Requirements
Could you copy, word for word, only the lines from the one containing "From the capturing" through the last line of the records below, both included?

Stored records
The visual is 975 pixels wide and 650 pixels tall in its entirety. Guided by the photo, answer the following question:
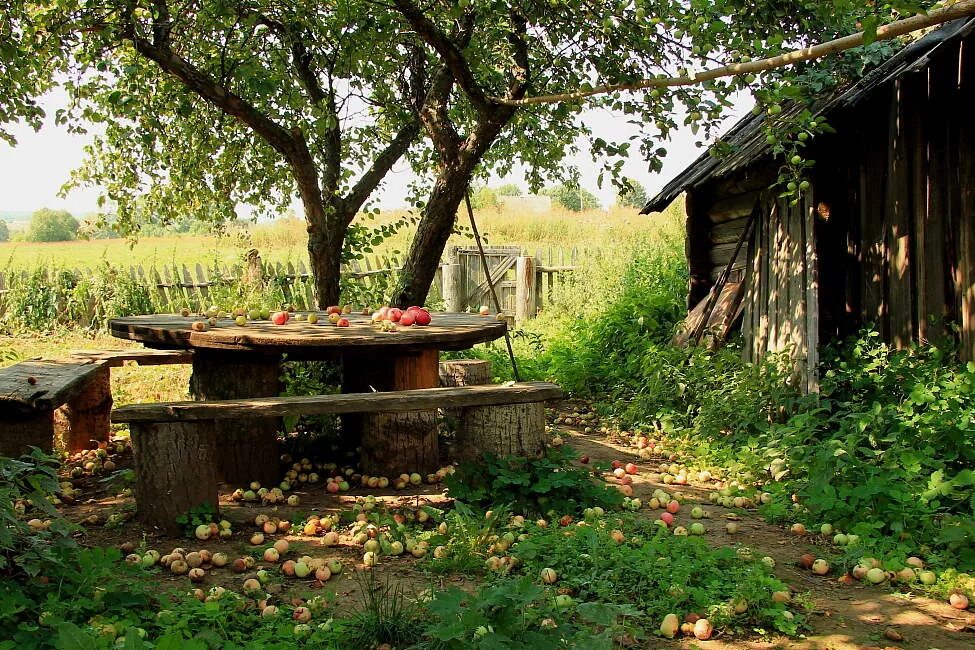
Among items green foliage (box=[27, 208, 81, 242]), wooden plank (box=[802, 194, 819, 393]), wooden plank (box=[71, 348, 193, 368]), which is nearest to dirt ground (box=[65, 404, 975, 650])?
wooden plank (box=[71, 348, 193, 368])

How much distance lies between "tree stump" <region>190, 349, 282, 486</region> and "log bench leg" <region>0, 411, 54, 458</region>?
91cm

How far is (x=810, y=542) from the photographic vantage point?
4.05 m

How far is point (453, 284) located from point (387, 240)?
4.05m

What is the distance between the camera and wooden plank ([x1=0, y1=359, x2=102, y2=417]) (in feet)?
14.4

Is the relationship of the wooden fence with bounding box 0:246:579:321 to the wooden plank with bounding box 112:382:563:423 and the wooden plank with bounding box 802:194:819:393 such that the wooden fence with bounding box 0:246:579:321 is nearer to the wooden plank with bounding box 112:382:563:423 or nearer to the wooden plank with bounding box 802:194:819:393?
the wooden plank with bounding box 802:194:819:393

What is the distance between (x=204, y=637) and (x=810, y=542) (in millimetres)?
2898

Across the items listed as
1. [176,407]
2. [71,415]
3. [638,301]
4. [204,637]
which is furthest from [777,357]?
[71,415]

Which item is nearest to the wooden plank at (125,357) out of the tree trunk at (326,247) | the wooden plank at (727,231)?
the tree trunk at (326,247)

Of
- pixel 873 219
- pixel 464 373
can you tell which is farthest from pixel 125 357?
pixel 873 219

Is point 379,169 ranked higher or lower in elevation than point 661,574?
higher

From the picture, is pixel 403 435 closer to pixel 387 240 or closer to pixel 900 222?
pixel 900 222

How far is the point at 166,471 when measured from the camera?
404 cm

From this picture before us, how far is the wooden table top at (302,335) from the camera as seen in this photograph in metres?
4.48

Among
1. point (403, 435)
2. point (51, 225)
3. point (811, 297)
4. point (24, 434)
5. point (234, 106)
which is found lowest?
point (403, 435)
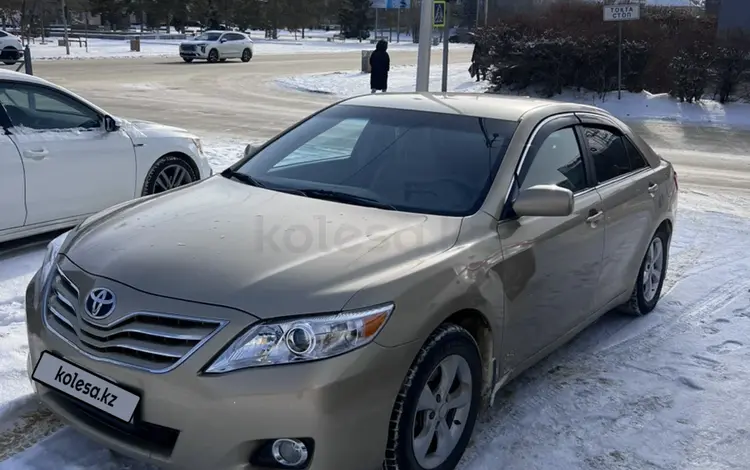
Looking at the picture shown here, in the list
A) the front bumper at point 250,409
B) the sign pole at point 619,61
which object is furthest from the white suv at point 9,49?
the front bumper at point 250,409

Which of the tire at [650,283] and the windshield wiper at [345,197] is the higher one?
the windshield wiper at [345,197]

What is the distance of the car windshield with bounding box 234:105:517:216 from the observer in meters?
3.73

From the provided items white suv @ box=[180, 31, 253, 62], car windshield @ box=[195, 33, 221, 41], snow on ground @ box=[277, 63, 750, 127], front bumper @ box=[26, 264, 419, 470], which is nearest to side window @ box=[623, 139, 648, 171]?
front bumper @ box=[26, 264, 419, 470]

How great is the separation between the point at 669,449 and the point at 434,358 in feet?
4.81

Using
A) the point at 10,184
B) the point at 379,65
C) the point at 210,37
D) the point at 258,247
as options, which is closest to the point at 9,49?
the point at 210,37

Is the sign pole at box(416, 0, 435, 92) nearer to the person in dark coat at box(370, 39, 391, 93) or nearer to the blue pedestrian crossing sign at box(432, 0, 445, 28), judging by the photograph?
the blue pedestrian crossing sign at box(432, 0, 445, 28)

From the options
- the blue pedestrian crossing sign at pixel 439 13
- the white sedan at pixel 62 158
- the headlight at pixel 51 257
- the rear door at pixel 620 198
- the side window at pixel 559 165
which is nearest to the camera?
the headlight at pixel 51 257

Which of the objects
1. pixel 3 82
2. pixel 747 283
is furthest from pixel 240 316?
pixel 747 283

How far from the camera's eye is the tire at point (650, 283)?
526 centimetres

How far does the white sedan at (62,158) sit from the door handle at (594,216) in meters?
4.24

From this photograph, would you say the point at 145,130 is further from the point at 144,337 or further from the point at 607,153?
the point at 144,337

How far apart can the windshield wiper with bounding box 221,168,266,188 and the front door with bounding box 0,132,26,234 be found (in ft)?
7.89

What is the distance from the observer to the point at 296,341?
8.83ft

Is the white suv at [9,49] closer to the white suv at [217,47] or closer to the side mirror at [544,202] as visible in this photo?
the white suv at [217,47]
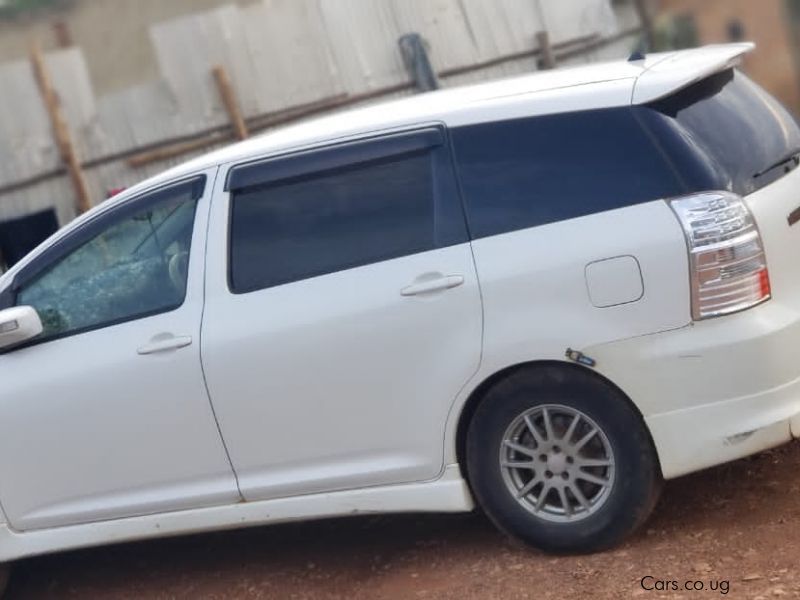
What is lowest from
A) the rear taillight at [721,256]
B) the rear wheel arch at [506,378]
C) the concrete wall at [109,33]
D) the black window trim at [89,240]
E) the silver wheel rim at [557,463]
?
the silver wheel rim at [557,463]

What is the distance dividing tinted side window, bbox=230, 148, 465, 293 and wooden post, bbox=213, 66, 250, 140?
594 centimetres

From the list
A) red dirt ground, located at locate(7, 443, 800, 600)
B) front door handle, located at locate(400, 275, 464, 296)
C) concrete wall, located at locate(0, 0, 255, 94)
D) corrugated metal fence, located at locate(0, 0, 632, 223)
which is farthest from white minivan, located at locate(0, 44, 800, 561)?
concrete wall, located at locate(0, 0, 255, 94)

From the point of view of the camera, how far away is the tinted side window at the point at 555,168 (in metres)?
4.77

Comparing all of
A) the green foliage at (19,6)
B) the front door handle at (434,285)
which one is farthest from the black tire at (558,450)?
the green foliage at (19,6)

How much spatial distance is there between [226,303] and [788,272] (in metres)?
2.09

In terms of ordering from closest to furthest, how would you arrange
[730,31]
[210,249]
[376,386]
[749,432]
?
1. [749,432]
2. [376,386]
3. [210,249]
4. [730,31]

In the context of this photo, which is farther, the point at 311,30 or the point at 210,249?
the point at 311,30

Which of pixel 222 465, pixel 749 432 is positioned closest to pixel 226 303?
pixel 222 465

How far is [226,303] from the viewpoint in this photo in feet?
17.4

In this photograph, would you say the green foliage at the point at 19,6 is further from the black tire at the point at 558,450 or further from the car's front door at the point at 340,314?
the black tire at the point at 558,450

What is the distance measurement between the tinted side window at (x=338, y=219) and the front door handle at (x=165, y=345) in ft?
0.90

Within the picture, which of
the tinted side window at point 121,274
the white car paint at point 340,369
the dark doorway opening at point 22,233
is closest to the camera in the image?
the white car paint at point 340,369

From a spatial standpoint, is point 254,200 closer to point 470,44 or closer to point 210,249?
point 210,249

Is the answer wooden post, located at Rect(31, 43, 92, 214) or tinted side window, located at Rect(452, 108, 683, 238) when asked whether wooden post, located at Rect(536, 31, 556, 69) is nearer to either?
wooden post, located at Rect(31, 43, 92, 214)
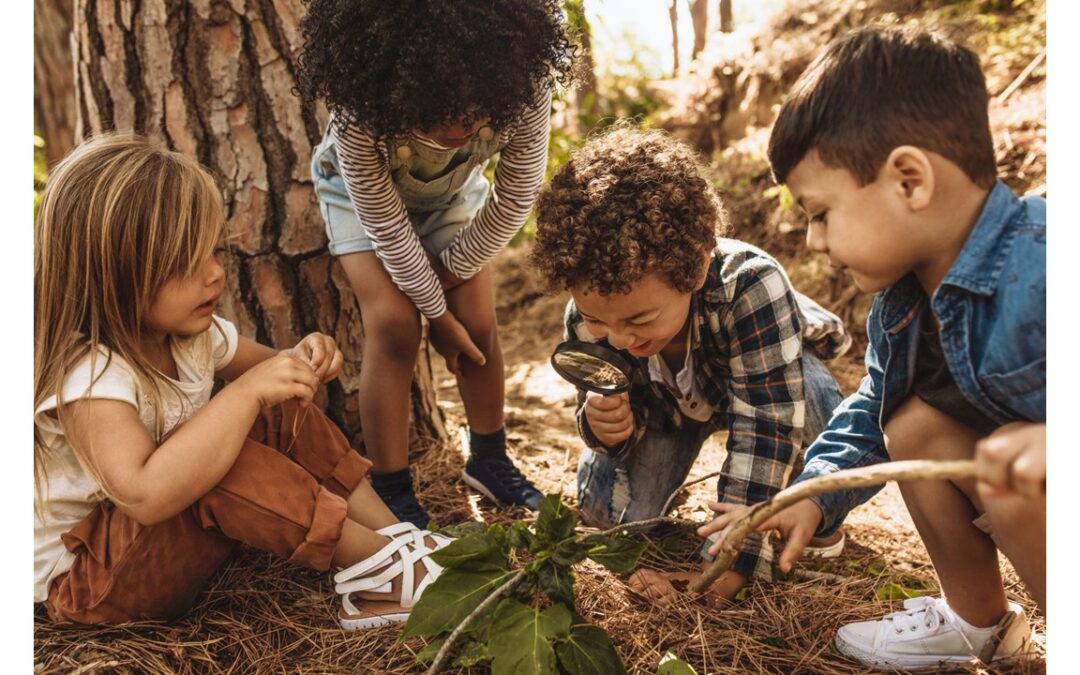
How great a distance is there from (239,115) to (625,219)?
4.70 ft

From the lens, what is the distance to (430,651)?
5.16ft

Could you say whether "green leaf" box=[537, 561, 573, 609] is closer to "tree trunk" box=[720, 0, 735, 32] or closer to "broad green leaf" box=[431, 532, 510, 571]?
"broad green leaf" box=[431, 532, 510, 571]

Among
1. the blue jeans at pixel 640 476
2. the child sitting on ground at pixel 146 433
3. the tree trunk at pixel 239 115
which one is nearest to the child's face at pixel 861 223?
the blue jeans at pixel 640 476

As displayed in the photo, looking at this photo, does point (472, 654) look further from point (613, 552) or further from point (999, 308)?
point (999, 308)

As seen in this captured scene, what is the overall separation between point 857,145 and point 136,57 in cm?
225

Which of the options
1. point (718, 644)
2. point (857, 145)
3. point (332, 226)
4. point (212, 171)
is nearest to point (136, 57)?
point (212, 171)

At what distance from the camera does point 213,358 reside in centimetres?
213

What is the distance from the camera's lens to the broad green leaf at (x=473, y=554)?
5.34ft

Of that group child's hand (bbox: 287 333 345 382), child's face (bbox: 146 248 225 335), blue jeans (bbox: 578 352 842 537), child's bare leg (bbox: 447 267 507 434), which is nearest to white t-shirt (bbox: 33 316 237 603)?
child's face (bbox: 146 248 225 335)

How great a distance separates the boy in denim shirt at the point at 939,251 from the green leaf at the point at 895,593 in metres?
0.32

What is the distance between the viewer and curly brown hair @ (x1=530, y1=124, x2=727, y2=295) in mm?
1897

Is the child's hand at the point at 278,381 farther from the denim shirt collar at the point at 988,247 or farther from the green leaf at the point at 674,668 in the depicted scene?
the denim shirt collar at the point at 988,247

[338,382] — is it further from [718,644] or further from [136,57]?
[718,644]

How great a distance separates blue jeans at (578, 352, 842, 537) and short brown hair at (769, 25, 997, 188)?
1.16 meters
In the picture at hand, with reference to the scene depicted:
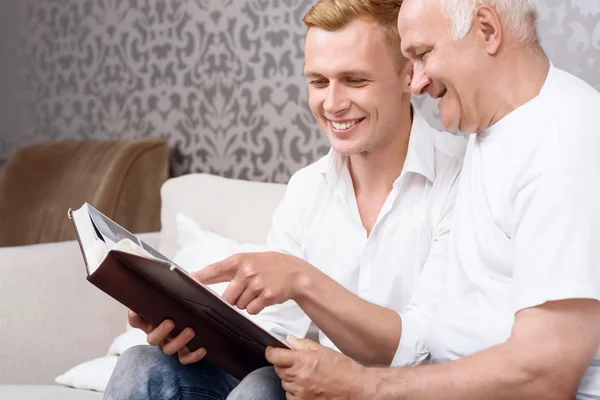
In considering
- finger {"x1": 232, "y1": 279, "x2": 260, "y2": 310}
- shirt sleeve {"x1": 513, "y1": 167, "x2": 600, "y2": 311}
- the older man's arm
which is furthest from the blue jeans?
shirt sleeve {"x1": 513, "y1": 167, "x2": 600, "y2": 311}

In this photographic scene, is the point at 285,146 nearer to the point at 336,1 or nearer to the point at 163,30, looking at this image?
the point at 163,30

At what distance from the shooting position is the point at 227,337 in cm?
130

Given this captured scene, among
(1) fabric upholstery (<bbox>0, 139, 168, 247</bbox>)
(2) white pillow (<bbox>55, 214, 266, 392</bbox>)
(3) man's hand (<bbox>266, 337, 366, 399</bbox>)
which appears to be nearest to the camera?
(3) man's hand (<bbox>266, 337, 366, 399</bbox>)

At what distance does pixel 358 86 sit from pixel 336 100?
50mm

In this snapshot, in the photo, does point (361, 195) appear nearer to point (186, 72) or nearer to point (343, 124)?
point (343, 124)

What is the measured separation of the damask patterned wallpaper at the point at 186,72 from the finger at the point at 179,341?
1.05m

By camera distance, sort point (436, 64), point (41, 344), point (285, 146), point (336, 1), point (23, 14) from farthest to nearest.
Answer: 1. point (23, 14)
2. point (285, 146)
3. point (41, 344)
4. point (336, 1)
5. point (436, 64)

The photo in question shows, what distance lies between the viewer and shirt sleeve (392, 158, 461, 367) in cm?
146

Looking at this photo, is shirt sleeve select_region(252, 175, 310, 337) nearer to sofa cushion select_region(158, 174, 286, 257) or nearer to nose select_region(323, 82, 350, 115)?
nose select_region(323, 82, 350, 115)

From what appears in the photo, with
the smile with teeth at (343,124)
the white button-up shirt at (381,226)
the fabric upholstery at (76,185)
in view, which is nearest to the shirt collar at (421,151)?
the white button-up shirt at (381,226)

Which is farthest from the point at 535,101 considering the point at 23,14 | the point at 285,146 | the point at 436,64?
the point at 23,14

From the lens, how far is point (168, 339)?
1.36 meters

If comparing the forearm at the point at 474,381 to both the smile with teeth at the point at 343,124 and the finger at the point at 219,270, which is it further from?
the smile with teeth at the point at 343,124

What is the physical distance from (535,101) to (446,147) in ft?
1.36
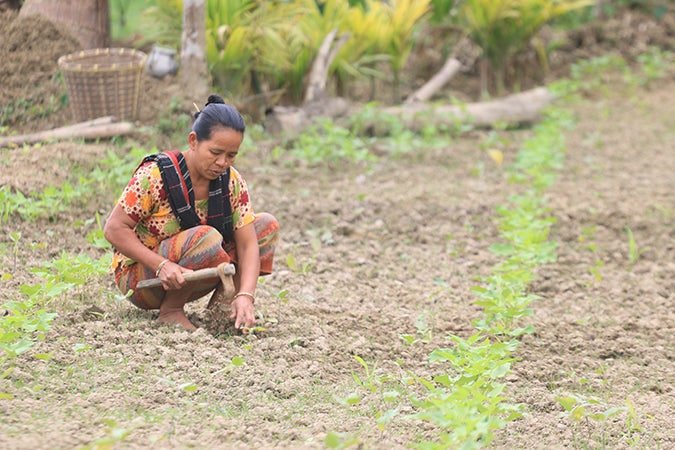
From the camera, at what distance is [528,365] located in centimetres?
372

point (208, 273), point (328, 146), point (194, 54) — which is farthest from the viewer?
point (328, 146)

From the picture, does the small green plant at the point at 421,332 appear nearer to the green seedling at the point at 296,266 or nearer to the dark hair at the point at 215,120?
the green seedling at the point at 296,266

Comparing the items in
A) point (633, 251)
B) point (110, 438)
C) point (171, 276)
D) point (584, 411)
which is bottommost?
point (633, 251)

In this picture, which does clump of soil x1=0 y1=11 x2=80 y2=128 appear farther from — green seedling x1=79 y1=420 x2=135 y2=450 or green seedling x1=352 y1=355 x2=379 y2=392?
green seedling x1=79 y1=420 x2=135 y2=450

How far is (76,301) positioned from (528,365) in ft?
5.99

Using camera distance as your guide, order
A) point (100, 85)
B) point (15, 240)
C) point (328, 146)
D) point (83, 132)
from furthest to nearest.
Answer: point (328, 146) < point (100, 85) < point (83, 132) < point (15, 240)

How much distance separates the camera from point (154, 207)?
344cm

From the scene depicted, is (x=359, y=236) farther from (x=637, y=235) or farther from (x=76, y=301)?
(x=76, y=301)

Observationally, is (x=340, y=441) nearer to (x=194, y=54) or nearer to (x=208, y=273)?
(x=208, y=273)

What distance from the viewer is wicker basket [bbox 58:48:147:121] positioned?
6.03 m

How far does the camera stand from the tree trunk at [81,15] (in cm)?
683

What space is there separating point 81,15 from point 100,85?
3.87 ft

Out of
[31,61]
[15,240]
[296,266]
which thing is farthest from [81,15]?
[296,266]

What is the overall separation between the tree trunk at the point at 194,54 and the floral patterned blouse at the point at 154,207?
3.22 meters
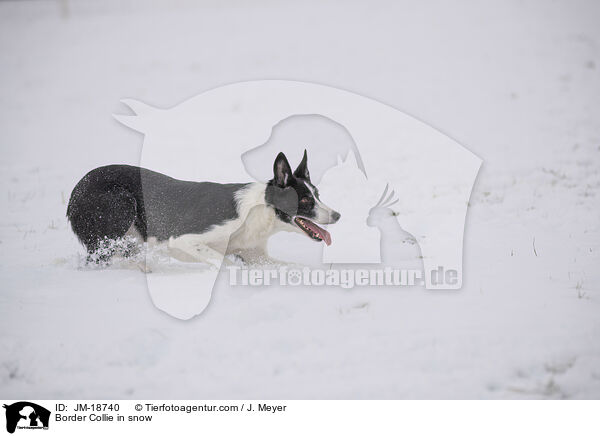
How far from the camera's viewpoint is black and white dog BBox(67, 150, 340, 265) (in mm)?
4242

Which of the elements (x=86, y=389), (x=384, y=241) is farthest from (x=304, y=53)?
(x=86, y=389)

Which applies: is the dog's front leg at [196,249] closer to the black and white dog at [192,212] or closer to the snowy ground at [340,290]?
the black and white dog at [192,212]

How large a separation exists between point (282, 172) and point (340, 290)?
1035 mm

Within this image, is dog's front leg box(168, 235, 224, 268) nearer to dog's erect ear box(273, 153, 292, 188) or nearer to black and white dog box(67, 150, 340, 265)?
black and white dog box(67, 150, 340, 265)

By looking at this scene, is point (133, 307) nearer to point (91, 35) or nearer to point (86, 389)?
point (86, 389)

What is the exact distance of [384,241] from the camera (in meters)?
5.12

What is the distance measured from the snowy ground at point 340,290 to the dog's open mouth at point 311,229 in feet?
2.01

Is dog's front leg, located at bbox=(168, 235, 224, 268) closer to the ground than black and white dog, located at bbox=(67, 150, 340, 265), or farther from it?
closer to the ground
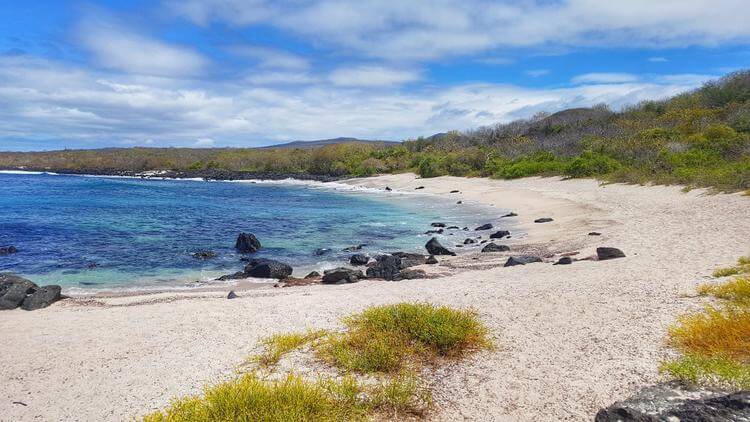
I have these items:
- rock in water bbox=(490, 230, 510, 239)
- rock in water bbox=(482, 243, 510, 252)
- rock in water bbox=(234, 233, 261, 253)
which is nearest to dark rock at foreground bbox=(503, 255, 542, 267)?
rock in water bbox=(482, 243, 510, 252)

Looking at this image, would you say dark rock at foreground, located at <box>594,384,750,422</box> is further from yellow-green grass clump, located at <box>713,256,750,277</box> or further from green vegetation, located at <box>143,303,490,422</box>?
yellow-green grass clump, located at <box>713,256,750,277</box>

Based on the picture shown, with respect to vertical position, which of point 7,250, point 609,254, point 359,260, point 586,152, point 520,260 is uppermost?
point 586,152

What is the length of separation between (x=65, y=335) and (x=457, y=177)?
47275mm

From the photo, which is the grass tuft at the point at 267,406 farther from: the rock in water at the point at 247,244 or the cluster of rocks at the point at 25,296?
the rock in water at the point at 247,244

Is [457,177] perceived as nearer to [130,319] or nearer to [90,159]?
[130,319]

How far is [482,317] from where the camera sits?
811 cm

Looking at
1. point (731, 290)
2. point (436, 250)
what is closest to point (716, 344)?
point (731, 290)

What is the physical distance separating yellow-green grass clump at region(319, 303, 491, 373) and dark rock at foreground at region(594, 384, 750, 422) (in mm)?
2438

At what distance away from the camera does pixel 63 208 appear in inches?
1262

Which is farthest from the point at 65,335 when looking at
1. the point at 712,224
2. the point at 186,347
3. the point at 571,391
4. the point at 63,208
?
the point at 63,208

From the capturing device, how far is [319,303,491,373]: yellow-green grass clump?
20.1ft

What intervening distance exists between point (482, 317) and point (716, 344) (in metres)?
3.36

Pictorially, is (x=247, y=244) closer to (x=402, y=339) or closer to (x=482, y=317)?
(x=482, y=317)

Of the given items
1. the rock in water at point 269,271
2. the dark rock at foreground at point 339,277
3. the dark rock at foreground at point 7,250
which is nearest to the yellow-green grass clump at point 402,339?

Result below
From the capturing device, how far is [319,303,491,373]: yellow-green grass clump?
20.1ft

What intervening distance exists between point (482, 317) and point (716, 344) (in metres)?
3.36

Pictorially, is (x=247, y=244) closer to (x=402, y=339) or closer to (x=482, y=317)?
(x=482, y=317)

Of the given items
1. the rock in water at point 269,271
2. the dark rock at foreground at point 339,277
3. the dark rock at foreground at point 7,250
which is nearest to the yellow-green grass clump at point 402,339?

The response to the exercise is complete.